Он вытеснил Агабека из мазанки, прикрыл дверь. И сразу угодил под строжайший допрос.
— Не допытывайся, хозяин, это — великая тайна, к ней причастны многие сильные мира.
— Сильные мира? Но тогда, наравне с другими сильными, посвяти и меня в свою тайну.
— Я глубоко тебя чту, хозяин; здесь, в Чораке, ты воистину сильный, но по сравнению с теми — козявка или, лучше сказать, муравей.
— Я — муравей!
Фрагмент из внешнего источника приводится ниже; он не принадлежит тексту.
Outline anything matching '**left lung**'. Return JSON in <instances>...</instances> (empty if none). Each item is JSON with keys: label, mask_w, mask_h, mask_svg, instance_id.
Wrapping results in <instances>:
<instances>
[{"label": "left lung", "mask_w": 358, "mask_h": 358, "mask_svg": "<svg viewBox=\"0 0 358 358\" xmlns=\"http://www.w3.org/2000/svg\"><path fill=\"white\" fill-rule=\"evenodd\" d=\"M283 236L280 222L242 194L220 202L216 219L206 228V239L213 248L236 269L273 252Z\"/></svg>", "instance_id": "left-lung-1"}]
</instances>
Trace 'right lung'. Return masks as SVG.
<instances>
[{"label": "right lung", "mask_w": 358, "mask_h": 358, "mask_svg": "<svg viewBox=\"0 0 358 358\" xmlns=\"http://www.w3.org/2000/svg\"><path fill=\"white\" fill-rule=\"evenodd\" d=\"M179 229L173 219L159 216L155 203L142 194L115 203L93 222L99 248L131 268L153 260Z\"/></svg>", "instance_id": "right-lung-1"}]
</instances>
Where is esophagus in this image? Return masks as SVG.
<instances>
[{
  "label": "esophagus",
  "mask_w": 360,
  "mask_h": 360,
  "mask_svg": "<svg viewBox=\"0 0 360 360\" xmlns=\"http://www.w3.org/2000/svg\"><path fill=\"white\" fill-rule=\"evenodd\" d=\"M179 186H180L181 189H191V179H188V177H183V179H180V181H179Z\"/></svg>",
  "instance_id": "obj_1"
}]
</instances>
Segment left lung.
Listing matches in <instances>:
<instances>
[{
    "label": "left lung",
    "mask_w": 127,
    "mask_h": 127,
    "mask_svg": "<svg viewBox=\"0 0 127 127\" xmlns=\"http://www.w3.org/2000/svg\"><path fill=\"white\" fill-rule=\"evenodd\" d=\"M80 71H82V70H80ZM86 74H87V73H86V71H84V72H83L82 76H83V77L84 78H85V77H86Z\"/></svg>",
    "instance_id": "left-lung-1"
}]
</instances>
Да завяжется в три узла твой язык на этом дерзком слове!
— Прости меня, хозяин, но если речь идет о царственных особах…
— О царственных особах? — Кальян суетного нетерпения возжегся и задымил в душе Агабека. — Ты мой слуга, значит, не должен от меня скрывать ничего.
Ходжа Насреддин поник головою, как бы раздираемый надвое противоречивыми чувствами:
— Что же мне делать? С одной стороны, я действительно не должен иметь никаких тайн от своего благодетеля — так наставлял меня покойный отец…
— Он тебя правильно наставлял и, по-видимому, был достойнейший человек.
— Но с другой стороны — тайна и гнев могучих, гнев, который может испепелить нас обоих.
— Я никому не скажу.
— Не сочти за дерзость, хозяин, если я потребую клятвы.
— Клянусь своим загробным спасением!
И Агабек придвинулся к Ходже Насреддину вплотную, готовясь услышать великую тайну.
Однако по расчетам Ходжи Насреддина время для этого еще не пришло, плод еще не созрел, — пусть повисит на ветке.
Сколько ни бился Агабек — Ходжа Насреддин остался непреклонен. Через неделю, раньше нельзя, он не может раньше, если бы даже ему пришлось покинуть место хранителя озера.
— Покинуть место? Что ты, зачем же! — испугался Агабек, сразу ослабив напор. — Если так — я подожду.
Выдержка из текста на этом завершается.